Rage 2, on paper, sounds like a great idea. The gunplay of Doom’s id, the desert, vehicles and post-apocalypse of Mad Max’s Avalanche. But what occurs is nothing like you might have imagined. Where Doomguy smashes radios and faces of anyone who wants to throw exposition at you, Walker patiently sits through it. id’s tight gunplay mechanics feel diluted in open world areas, and only really shine in the tight-quarter arenas. Mad Max’s Magnum Opus is replaced with the talkative Phoenix, a car that only ever gets gun upgrades and nothing else, removing that loop of finding fuel, parts, improving handling and power and the story gets spread wafer-thin across 11 or so hours of going to the same few points of interest again and again, killing the same enemies again and again.
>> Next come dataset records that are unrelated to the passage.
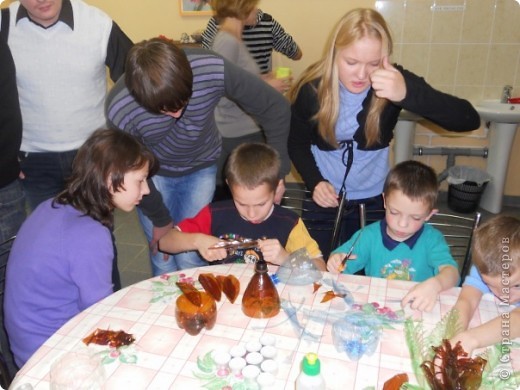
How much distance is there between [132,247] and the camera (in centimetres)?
326

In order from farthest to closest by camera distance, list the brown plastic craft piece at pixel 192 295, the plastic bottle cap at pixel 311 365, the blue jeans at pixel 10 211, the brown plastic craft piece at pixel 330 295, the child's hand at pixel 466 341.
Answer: the blue jeans at pixel 10 211, the brown plastic craft piece at pixel 330 295, the brown plastic craft piece at pixel 192 295, the child's hand at pixel 466 341, the plastic bottle cap at pixel 311 365

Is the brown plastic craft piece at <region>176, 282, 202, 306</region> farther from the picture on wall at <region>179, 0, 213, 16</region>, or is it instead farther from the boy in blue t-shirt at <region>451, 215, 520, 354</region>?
the picture on wall at <region>179, 0, 213, 16</region>

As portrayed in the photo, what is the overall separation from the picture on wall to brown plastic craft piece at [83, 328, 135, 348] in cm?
320

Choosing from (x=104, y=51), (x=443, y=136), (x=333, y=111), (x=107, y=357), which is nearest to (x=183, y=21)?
(x=104, y=51)

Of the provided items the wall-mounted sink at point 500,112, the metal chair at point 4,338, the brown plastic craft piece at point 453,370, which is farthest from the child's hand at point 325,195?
the wall-mounted sink at point 500,112

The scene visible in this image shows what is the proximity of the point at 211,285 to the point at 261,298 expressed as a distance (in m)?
0.19

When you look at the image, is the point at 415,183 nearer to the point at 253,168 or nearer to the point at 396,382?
the point at 253,168

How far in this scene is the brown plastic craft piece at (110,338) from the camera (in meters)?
1.09

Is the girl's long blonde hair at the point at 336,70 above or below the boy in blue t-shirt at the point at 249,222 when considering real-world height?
above

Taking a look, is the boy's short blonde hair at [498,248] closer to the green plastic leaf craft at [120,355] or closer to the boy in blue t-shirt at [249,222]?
the boy in blue t-shirt at [249,222]

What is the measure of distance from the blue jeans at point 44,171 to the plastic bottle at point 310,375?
56.9 inches

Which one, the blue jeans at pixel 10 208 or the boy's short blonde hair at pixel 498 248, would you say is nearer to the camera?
the boy's short blonde hair at pixel 498 248

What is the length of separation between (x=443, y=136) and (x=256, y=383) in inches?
133

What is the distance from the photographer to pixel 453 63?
11.8 feet
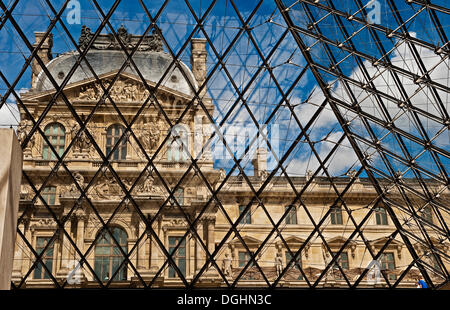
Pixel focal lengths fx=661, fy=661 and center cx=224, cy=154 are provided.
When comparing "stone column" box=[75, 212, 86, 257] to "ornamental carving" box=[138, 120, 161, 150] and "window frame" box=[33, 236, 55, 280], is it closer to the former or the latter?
"window frame" box=[33, 236, 55, 280]

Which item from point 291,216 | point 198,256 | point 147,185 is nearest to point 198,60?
point 147,185

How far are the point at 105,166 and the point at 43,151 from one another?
1.58m

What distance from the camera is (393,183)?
51.0 ft

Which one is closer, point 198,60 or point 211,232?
point 211,232

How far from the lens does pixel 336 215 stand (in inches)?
622

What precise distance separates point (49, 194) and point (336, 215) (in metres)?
6.75

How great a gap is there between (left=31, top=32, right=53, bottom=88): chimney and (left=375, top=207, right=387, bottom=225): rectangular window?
8717 millimetres

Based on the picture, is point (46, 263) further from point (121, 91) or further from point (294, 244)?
point (294, 244)

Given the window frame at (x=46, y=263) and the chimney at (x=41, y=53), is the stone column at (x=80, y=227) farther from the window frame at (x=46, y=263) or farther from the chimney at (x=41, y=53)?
the chimney at (x=41, y=53)

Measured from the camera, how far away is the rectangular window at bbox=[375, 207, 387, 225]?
16109 mm

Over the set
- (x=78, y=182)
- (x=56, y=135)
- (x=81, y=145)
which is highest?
(x=56, y=135)
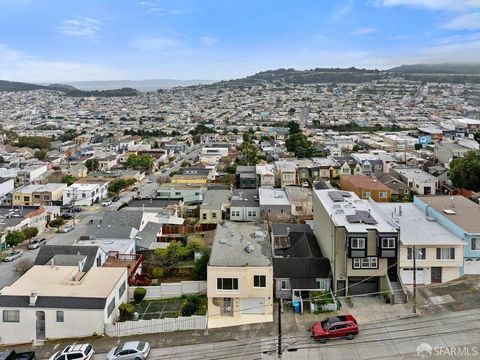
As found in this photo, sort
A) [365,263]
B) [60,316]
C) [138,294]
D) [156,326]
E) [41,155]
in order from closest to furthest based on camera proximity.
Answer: [60,316], [156,326], [365,263], [138,294], [41,155]

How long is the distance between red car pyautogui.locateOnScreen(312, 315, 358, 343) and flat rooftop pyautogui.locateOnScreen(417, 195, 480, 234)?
19.3 ft

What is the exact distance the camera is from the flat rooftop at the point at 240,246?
534 inches

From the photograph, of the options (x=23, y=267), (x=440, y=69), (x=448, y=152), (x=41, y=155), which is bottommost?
(x=23, y=267)

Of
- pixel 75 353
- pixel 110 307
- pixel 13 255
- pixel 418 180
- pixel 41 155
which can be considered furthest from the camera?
pixel 41 155

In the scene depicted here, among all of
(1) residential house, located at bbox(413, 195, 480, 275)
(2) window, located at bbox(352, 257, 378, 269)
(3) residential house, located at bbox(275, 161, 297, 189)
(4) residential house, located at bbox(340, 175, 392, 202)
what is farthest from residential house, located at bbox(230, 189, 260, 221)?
(2) window, located at bbox(352, 257, 378, 269)

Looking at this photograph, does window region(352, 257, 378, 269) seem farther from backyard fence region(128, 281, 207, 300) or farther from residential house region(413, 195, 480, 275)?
backyard fence region(128, 281, 207, 300)

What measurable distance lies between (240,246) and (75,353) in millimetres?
5984

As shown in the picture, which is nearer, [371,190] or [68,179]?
[371,190]

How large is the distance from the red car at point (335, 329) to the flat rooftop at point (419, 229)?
3.94 meters

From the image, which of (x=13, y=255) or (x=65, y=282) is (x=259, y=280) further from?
(x=13, y=255)

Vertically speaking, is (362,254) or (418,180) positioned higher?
(362,254)

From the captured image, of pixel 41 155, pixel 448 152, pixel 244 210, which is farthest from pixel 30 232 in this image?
pixel 448 152

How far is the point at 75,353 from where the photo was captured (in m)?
11.1

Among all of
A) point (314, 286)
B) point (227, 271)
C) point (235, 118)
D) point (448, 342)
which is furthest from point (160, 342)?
point (235, 118)
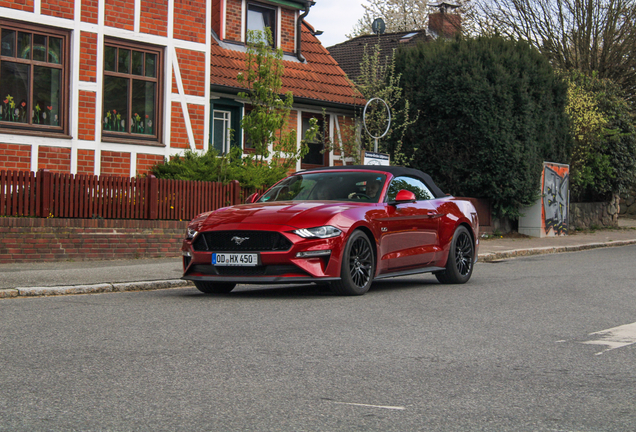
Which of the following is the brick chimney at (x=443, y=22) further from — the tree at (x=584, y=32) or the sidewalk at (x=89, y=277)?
the sidewalk at (x=89, y=277)

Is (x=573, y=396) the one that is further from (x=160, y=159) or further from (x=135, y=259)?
(x=160, y=159)

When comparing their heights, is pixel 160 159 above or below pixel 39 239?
above

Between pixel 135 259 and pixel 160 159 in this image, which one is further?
pixel 160 159

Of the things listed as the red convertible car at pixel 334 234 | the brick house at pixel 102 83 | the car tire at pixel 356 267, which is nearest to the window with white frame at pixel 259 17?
the brick house at pixel 102 83

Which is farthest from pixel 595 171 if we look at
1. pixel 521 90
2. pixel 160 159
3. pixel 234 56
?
pixel 160 159

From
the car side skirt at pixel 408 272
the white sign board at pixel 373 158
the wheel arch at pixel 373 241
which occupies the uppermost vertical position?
the white sign board at pixel 373 158

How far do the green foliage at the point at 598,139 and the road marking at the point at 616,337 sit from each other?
870 inches

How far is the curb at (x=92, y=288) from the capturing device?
33.8 feet

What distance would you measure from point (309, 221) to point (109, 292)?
2.99 m

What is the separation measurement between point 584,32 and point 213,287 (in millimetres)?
30228

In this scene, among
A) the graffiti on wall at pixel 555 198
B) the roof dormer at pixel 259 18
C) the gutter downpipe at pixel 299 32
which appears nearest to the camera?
the roof dormer at pixel 259 18

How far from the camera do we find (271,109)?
20375 millimetres

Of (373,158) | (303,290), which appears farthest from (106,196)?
(303,290)

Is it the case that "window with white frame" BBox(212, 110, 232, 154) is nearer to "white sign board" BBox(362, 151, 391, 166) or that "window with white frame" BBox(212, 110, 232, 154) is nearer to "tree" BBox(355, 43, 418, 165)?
"tree" BBox(355, 43, 418, 165)
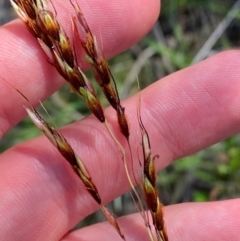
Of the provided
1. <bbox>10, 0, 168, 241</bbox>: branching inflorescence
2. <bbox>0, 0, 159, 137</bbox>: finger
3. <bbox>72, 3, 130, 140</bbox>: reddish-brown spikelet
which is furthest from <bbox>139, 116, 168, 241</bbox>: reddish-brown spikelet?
<bbox>0, 0, 159, 137</bbox>: finger

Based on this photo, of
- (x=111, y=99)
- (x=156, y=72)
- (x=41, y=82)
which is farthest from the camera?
(x=156, y=72)

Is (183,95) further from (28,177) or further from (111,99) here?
(28,177)

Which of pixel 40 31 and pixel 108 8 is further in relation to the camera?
pixel 108 8

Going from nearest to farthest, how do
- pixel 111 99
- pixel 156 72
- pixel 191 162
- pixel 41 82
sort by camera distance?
pixel 111 99 → pixel 41 82 → pixel 191 162 → pixel 156 72

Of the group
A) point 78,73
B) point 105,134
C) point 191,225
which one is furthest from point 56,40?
point 191,225

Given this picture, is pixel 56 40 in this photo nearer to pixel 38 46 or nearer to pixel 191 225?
pixel 38 46

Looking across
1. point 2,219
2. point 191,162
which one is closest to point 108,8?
point 2,219
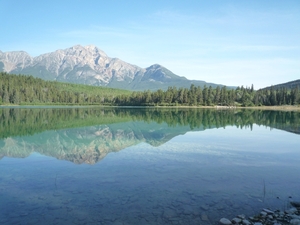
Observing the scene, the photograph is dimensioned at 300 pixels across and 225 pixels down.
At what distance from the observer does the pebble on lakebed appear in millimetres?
10164

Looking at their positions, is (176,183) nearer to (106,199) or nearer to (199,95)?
(106,199)

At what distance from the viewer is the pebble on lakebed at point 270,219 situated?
10.2 m

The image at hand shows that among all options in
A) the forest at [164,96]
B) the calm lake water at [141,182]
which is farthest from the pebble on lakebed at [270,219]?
the forest at [164,96]

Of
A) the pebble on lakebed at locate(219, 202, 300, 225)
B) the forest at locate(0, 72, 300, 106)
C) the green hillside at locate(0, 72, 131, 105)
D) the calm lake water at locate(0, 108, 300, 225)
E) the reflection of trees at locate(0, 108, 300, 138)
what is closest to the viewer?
the pebble on lakebed at locate(219, 202, 300, 225)

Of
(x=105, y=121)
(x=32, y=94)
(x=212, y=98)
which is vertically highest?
(x=212, y=98)

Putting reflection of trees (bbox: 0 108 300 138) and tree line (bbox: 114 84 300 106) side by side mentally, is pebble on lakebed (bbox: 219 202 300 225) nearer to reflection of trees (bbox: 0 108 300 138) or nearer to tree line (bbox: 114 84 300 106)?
reflection of trees (bbox: 0 108 300 138)

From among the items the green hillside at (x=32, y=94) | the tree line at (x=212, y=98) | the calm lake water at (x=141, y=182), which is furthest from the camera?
the tree line at (x=212, y=98)

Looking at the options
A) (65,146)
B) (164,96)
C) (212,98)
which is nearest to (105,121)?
(65,146)

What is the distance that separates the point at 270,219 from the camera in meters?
10.5

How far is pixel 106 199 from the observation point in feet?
42.1

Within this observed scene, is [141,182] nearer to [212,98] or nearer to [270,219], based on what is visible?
[270,219]

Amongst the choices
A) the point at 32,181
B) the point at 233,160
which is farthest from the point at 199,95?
the point at 32,181

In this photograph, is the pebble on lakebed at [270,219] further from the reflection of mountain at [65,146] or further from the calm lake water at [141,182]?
the reflection of mountain at [65,146]

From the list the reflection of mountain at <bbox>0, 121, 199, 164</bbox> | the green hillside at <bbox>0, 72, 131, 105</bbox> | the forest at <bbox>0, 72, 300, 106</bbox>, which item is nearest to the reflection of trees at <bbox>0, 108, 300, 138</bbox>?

Lack of variety in Rage 2 slowly suffocates the player, as you look to your guns and abilities for some kind of breath of fresh air, a change of pace or something new to look at.
Rage 2’s bright colours and big noises attempt valiantly to scream that this is something exciting and fresh, but here we are. Rage 2 might be a good way to pass the time but honestly, you will forget about it almost as soon as you put the controller down.